Hunterofthedusk wrote:

Alignment is tricky- It's a mindset. If you're actively going out and trying to help and save people, you're good; If you're actively going out and hurting people, you're evil; If you do neither, you're neutral. Alignment shift is almost never immediate unless magic/curses are involved, but generally an immediate shift is a DM believing that you just chose the wrong alignment at character creation, which I can understand also.

There are some edge cases, like the OPs case where the guy's mindset is 'I'm going to save my kingdom!' and he does it by any means necessary, including murdering prisoners and selling babies to evil witches.

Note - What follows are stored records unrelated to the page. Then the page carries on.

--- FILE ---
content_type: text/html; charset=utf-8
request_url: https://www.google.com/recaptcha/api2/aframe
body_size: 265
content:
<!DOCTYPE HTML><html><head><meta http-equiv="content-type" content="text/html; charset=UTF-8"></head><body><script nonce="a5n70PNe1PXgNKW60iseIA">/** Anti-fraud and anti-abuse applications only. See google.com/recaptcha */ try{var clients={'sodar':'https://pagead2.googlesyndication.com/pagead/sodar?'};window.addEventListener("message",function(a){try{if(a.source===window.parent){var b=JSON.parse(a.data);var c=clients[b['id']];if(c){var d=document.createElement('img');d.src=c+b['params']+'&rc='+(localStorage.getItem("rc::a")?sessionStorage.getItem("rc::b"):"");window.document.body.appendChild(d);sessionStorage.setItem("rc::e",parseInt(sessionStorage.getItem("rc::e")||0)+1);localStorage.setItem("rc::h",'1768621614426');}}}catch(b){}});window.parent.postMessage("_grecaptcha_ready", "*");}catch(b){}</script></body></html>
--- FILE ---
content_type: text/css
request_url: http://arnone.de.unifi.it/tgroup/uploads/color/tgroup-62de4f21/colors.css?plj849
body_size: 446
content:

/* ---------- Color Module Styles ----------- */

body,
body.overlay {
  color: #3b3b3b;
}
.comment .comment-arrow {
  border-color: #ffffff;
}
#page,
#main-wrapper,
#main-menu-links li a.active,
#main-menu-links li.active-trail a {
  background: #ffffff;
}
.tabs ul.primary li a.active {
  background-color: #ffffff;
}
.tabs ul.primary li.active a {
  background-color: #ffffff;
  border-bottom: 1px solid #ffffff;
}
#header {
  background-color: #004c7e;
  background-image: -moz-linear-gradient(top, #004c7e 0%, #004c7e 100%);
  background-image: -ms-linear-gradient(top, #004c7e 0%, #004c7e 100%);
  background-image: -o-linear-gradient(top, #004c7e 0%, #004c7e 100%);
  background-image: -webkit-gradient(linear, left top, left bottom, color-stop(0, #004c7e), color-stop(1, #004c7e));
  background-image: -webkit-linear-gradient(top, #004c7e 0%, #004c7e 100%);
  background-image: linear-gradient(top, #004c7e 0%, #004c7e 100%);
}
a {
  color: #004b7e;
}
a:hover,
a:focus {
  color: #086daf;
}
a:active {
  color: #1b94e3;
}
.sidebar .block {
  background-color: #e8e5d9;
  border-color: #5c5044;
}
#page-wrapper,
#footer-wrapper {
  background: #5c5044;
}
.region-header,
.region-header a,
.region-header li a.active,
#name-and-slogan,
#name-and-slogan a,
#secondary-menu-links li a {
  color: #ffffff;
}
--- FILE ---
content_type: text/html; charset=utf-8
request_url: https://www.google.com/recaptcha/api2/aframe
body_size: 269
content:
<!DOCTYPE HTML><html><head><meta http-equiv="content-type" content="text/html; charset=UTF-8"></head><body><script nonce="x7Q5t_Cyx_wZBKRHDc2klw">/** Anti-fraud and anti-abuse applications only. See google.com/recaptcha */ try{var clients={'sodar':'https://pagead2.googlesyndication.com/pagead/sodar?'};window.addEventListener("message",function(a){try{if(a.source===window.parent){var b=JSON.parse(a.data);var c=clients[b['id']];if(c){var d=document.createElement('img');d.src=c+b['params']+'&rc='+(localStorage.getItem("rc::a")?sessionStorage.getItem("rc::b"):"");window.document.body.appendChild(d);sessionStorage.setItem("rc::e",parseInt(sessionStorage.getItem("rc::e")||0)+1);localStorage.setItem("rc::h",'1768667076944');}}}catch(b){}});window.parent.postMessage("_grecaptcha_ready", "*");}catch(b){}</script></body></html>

In general though, if the character and player are in the same mindset, and are in the mindset of 'I need to help people' then yeah, they're generally good.

Hunterofthedusk wrote:


That said, alignment has never been a big issue at my table. We generally use it as a starting point for our character's personality, and only the paladin ever really becomes an issue because that whole class forces alignment debates just by existing. When I play, I honestly don't even write an alignment down half of the time, instead just playing the character in line with it's concept. If another player asks me what my alignment is, I say "You tell me" and have them guess based on my actions. None of MY class features are dependent on me acting a certain way so if I turn to the dark side, it's not that big of a deal (except that one person in our group is permanently Lawful Good no matter what).

I've had changes, but it's usually gradual. I had a character start off as CG. He ended up being in charge of the group, and most of the group was CN or CG. He ended up having to impose discipline on them just to keep things from exploding in their face all the time, so over time he ended up going to NG instead of CG.

Another character started off as NG and ended up shifting to CN over the course of the campaign because the player couldn't stop playing selfish vs altruistic.


Sweet mother of monkeys. My two cents:

Law/Chaos is dependent on your character's respect for a code (be it city laws, something personal, a country, etc), and how consistent your character's actions are with that. Lawful characters consistently act in accordance with a set of beliefs, Chaotic characters tend not to.

By that metric, I'd put the character the OP mentioned at Lawful something.

Good/Evil is dependent on how you go about doing things, and is probably best understood as unselfish/selfish. Good characters prefer to put themselves at risk than innocents, etc, etc.

The OP's character strictly adheres to the code of "Save my country". He's Lawful. He chooses, however, to put innocents at risk (giving the baby to the witch), over putting himself in harms way (fighting the witch). Other examples include burning down houses to kill a single guy instead of taking the risk of going in there and killing only him. In the strictest sense, those are evil, selfish acts.

The OP's mentioned character is Lawful Evil. So was Ghengis Khan...and so are most realpolitik leaders. That's okay - there's nothing that says you can't be a monster of a person and have good effects on the world.